------ RECORDS TO USE ------

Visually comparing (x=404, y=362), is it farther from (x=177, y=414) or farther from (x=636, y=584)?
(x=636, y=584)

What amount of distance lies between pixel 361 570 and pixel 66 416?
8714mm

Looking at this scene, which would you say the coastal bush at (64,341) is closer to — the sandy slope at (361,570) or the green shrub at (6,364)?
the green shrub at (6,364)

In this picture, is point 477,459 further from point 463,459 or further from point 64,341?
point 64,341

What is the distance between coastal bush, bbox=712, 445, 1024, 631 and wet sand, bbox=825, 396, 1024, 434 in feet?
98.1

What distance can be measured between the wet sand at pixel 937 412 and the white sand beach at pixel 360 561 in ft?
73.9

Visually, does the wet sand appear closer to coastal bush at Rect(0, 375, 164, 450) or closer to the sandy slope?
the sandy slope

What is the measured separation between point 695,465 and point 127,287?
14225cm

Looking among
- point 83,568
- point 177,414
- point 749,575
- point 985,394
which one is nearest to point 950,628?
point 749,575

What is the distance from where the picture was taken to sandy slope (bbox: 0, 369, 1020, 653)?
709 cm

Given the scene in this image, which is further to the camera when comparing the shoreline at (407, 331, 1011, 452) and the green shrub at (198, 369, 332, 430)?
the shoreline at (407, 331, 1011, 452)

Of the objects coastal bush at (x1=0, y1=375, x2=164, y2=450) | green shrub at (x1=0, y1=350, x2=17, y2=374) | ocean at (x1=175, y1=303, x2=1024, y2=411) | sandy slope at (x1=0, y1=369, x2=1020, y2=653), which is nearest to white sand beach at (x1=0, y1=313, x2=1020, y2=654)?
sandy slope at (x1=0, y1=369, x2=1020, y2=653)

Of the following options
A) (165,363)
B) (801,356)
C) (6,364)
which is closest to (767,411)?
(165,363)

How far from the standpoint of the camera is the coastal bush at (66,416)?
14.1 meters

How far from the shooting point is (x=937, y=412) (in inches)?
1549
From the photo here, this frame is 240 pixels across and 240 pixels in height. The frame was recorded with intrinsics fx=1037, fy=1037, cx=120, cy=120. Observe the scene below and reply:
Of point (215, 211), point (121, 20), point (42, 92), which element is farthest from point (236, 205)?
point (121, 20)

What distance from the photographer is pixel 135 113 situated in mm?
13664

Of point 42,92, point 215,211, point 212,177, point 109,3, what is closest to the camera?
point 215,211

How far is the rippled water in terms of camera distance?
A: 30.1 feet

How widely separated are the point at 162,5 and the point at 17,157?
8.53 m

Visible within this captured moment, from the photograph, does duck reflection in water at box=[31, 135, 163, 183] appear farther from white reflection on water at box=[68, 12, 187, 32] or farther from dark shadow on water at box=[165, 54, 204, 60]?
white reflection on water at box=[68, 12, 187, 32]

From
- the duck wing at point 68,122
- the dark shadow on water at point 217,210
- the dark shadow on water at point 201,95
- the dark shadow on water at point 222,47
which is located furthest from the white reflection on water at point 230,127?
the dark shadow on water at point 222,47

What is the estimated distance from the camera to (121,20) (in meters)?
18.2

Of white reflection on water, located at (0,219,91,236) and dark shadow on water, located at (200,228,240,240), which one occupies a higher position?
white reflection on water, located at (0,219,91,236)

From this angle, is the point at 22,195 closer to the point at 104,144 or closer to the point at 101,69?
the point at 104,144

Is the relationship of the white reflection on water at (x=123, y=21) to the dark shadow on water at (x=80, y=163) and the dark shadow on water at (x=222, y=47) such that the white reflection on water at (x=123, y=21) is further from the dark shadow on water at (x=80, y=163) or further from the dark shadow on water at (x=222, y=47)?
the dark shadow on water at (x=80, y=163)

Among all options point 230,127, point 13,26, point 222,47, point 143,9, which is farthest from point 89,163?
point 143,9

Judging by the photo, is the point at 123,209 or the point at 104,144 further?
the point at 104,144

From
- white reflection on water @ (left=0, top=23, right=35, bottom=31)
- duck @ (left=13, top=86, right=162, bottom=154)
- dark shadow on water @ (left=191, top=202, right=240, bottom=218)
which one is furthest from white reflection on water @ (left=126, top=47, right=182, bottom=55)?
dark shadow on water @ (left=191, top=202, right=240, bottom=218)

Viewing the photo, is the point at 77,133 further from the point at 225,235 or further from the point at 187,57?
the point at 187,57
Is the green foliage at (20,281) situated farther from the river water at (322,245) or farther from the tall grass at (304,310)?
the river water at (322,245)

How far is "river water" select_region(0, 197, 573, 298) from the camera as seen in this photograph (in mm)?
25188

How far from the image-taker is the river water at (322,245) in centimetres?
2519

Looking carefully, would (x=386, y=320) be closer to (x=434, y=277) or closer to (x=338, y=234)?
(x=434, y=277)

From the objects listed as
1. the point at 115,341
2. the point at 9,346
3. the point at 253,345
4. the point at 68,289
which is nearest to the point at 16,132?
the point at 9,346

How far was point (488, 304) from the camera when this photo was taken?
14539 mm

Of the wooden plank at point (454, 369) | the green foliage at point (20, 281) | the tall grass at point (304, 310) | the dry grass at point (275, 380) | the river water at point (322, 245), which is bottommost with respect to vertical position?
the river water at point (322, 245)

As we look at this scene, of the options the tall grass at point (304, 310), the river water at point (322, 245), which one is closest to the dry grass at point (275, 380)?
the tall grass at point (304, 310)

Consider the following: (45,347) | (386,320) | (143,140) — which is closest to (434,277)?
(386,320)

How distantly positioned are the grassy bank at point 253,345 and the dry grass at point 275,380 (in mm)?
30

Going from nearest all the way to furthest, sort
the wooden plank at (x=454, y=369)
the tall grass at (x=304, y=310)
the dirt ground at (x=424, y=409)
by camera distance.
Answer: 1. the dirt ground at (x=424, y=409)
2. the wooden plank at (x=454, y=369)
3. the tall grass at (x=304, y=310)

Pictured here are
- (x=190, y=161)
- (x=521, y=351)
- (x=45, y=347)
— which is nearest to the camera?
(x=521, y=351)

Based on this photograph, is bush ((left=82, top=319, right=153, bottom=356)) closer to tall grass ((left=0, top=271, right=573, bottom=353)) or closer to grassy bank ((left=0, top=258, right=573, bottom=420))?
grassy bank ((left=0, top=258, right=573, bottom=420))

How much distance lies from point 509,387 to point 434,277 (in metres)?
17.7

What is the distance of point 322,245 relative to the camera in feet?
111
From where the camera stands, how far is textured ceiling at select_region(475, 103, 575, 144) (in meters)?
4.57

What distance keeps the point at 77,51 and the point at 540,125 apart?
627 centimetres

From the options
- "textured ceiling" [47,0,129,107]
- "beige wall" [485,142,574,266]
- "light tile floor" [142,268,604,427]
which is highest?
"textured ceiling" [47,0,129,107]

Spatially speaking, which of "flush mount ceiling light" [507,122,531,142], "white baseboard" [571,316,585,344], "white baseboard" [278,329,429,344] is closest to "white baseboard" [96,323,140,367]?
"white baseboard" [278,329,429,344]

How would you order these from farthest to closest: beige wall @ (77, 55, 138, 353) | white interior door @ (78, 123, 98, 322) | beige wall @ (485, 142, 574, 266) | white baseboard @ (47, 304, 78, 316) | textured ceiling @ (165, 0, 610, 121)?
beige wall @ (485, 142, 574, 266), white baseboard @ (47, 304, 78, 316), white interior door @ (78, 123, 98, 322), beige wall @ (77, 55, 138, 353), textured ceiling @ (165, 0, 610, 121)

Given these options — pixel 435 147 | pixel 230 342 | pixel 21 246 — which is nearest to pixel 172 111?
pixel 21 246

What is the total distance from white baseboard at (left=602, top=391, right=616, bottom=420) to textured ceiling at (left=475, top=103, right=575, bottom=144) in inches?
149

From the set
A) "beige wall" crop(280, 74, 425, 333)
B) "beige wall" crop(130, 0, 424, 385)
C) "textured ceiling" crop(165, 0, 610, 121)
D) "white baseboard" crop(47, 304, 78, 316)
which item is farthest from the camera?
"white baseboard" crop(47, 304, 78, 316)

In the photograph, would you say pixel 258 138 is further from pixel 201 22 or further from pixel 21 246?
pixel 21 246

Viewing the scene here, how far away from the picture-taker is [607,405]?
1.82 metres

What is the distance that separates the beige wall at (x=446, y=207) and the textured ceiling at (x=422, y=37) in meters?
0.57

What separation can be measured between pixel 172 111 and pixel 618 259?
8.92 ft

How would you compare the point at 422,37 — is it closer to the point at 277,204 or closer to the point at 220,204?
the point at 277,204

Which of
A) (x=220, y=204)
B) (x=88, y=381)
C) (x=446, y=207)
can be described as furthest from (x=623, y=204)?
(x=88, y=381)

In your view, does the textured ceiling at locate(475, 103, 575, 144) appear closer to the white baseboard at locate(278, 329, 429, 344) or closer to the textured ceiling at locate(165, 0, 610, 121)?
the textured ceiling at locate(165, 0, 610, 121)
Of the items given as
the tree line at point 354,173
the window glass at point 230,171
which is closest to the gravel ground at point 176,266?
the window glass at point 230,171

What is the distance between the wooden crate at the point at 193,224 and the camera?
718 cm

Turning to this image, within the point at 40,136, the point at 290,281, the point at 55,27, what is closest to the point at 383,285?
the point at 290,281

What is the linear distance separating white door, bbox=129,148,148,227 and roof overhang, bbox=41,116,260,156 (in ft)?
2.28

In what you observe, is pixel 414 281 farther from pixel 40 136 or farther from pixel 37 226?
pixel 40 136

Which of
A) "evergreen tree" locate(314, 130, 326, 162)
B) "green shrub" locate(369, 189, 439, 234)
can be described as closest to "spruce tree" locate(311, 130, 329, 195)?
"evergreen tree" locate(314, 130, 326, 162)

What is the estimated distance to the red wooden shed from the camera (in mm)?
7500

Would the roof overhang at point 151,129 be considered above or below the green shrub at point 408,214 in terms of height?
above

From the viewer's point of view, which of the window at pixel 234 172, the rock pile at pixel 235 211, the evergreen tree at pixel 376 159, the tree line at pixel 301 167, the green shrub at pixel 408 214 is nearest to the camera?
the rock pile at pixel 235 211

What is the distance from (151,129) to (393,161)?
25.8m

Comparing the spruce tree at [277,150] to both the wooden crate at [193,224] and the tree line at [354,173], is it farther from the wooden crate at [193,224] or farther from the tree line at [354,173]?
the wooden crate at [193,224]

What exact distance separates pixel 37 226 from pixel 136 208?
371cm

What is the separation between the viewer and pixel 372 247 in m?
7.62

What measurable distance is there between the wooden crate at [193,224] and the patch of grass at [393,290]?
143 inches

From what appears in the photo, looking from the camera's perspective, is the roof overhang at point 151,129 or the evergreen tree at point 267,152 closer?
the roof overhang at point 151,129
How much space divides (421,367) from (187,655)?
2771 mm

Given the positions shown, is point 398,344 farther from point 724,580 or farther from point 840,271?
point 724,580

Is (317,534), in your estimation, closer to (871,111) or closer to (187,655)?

------

> _WHAT IS ASKED_: From the line that contains "In what you" down to the last line of the listing above, repeat each line exactly, and include nothing else.

> _RESPONSE_:
In what you observe, is pixel 414 281 farther from pixel 40 136 or farther from pixel 37 226?
pixel 40 136

Which of
A) "evergreen tree" locate(314, 130, 326, 162)
B) "green shrub" locate(369, 189, 439, 234)
can be described as closest to "spruce tree" locate(311, 130, 329, 195)?
"evergreen tree" locate(314, 130, 326, 162)

What is the estimated distance to the red wooden shed from the camera (in mm)?
7500

Would the roof overhang at point 151,129 be considered above or below the green shrub at point 408,214 in terms of height?
above

From the viewer's point of view, which of the window at pixel 234 172, the rock pile at pixel 235 211, the evergreen tree at pixel 376 159, the tree line at pixel 301 167, the green shrub at pixel 408 214 is nearest to the camera?
the rock pile at pixel 235 211

What is the distance from (151,129) to (393,161)?
25.8m

Comparing the spruce tree at [277,150] to both the wooden crate at [193,224] and the tree line at [354,173], is it farther from the wooden crate at [193,224] or farther from the tree line at [354,173]?
the wooden crate at [193,224]

What exact distance separates pixel 37 226 from pixel 136 208?
371cm

What is the separation between the viewer and pixel 372 247 in m?
7.62

What measurable distance is there between the wooden crate at [193,224] and the patch of grass at [393,290]?
143 inches

From what appears in the photo, looking from the camera's perspective, is the roof overhang at point 151,129 or the evergreen tree at point 267,152 closer?
the roof overhang at point 151,129
How much space divides (421,367) from (187,655)?
2771 mm

Given the positions shown, is point 398,344 farther from point 724,580 or farther from point 840,271?
point 724,580

Is (317,534), in your estimation, closer to (871,111) or closer to (187,655)?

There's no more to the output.